**Task goal**: Find and copy each line of the data that includes "Escherichia".

**Data section**:
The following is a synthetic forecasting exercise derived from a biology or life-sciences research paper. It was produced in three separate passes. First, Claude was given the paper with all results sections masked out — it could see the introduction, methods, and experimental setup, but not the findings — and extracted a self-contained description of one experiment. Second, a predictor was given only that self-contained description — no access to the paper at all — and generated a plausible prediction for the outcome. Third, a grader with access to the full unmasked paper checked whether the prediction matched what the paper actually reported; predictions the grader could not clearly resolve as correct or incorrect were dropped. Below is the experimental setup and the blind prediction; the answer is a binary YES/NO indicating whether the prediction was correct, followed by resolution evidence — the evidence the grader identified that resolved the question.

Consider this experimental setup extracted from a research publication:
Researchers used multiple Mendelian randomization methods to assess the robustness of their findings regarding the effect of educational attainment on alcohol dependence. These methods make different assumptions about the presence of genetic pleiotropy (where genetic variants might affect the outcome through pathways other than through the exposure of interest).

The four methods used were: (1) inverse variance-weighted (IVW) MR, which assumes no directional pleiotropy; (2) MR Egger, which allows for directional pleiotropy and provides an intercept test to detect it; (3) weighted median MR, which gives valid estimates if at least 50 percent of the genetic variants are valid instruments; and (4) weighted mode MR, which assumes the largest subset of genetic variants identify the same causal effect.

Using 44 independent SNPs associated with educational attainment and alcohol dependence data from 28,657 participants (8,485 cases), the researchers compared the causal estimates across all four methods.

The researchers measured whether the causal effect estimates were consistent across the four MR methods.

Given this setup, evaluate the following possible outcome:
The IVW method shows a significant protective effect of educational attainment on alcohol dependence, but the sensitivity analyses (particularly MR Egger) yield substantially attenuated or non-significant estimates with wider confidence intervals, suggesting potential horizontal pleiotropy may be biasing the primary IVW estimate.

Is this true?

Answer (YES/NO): NO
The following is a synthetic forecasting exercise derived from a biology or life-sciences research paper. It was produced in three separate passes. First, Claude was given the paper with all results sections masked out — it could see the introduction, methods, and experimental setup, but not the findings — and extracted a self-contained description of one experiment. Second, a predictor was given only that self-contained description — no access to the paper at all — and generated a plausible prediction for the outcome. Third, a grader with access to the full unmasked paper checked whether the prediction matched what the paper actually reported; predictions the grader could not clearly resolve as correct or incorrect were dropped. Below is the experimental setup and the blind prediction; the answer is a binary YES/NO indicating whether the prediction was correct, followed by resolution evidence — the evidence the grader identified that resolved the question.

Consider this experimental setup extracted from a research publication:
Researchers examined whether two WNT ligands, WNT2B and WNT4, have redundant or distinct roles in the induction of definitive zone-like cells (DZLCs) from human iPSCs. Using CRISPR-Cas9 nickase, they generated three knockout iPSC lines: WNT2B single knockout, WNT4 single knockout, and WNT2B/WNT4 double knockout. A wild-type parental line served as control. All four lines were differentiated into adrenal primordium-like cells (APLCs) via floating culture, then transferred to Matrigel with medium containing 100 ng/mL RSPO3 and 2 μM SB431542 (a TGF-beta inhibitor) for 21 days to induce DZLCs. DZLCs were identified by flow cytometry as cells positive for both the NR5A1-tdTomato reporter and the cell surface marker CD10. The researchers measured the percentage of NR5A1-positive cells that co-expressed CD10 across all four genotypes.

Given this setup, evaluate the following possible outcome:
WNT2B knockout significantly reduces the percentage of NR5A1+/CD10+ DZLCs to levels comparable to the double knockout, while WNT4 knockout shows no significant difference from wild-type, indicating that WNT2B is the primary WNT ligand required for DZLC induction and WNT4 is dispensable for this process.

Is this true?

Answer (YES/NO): NO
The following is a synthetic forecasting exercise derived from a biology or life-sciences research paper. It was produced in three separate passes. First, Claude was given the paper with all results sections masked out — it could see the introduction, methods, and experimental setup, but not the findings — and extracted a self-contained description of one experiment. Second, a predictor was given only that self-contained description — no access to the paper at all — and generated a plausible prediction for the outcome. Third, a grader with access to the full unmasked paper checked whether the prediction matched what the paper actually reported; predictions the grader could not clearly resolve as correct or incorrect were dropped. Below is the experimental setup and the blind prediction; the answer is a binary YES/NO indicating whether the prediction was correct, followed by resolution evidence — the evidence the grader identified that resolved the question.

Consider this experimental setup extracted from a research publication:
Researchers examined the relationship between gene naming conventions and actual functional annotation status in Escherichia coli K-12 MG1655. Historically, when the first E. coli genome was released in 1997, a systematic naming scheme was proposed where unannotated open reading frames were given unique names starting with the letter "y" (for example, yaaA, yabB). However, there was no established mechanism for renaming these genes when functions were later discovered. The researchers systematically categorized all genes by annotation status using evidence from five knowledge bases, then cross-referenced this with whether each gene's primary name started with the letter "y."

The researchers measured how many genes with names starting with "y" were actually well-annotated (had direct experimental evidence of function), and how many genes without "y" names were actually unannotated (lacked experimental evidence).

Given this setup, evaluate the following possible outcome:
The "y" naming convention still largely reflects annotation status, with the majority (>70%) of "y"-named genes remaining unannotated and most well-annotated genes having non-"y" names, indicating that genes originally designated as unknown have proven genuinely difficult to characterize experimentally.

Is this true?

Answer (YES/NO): YES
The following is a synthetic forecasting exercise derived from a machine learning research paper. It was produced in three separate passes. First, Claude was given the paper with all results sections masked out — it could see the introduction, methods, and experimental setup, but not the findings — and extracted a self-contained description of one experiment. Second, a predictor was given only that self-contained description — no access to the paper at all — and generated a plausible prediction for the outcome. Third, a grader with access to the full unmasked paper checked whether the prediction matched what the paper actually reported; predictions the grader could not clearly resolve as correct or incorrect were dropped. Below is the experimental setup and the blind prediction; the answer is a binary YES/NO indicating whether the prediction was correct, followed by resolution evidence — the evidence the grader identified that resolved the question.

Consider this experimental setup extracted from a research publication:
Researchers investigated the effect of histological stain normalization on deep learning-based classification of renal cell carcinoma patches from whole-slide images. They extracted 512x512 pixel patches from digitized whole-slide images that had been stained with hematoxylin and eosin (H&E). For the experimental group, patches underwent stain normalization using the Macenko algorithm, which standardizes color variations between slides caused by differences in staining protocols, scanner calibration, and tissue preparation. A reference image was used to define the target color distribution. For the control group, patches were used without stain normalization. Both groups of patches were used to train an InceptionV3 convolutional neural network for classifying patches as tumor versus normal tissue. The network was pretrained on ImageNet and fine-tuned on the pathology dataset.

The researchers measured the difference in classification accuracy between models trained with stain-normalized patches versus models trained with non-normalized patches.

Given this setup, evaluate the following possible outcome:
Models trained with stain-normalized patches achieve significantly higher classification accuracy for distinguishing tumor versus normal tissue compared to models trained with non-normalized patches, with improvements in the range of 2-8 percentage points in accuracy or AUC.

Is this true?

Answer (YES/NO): NO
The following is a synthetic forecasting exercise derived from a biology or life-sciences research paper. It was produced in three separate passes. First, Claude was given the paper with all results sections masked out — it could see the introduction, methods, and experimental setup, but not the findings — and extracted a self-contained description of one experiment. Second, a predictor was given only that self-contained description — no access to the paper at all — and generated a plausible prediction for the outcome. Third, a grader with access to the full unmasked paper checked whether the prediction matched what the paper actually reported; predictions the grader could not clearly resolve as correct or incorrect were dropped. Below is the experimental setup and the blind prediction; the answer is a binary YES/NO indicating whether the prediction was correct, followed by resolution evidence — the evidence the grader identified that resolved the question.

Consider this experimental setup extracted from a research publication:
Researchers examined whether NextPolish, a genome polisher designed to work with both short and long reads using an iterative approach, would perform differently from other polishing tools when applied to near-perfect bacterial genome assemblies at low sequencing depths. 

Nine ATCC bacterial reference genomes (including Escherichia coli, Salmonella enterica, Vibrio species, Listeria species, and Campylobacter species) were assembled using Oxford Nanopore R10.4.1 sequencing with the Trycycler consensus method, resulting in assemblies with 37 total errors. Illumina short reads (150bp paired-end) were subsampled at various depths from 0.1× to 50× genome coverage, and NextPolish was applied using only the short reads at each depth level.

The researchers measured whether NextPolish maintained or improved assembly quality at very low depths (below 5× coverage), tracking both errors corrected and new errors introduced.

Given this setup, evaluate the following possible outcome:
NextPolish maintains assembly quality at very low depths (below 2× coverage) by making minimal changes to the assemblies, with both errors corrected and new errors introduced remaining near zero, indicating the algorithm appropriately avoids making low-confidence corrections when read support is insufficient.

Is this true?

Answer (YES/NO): NO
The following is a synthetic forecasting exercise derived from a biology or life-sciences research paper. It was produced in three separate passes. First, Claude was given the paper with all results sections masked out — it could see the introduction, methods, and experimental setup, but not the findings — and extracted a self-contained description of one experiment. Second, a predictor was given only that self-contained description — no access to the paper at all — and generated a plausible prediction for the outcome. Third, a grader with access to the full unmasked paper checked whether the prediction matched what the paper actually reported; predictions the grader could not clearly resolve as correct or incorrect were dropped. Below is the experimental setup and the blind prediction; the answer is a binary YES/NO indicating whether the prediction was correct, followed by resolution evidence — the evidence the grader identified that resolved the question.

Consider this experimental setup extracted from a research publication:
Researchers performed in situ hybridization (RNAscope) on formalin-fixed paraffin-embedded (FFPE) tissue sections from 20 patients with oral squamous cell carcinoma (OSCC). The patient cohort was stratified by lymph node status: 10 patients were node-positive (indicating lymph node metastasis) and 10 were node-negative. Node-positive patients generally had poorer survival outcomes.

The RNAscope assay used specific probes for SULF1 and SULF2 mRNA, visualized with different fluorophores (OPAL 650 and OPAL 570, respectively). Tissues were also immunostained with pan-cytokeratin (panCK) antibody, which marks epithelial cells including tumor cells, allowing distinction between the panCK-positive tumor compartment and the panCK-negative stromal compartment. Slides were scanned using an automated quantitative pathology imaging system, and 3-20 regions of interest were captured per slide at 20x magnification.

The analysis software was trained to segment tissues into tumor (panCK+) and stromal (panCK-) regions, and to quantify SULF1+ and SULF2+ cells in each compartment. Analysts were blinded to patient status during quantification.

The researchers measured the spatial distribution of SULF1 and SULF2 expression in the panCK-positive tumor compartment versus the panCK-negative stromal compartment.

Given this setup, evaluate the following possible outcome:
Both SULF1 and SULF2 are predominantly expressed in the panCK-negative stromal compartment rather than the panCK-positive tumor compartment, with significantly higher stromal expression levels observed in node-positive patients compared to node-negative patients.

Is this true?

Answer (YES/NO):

**Response**:
Researchers examined the relationship between gene naming conventions and actual functional annotation status in Escherichia coli K-12 MG1655. Historically, when the first E. coli genome was released in 1997, a systematic naming scheme was proposed where unannotated open reading frames were given unique names starting with the letter "y" (for example, yaaA, yabB). However, there was no established mechanism for renaming these genes when functions were later discovered. The researchers systematically categorized all genes by annotation status using evidence from five knowledge bases, then cross-referenced this with whether each gene's primary name started with the letter "y."
Nine ATCC bacterial reference genomes (including Escherichia coli, Salmonella enterica, Vibrio species, Listeria species, and Campylobacter species) were assembled using Oxford Nanopore R10.4.1 sequencing with the Trycycler consensus method, resulting in assemblies with 37 total errors. Illumina short reads (150bp paired-end) were subsampled at various depths from 0.1× to 50× genome coverage, and NextPolish was applied using only the short reads at each depth level.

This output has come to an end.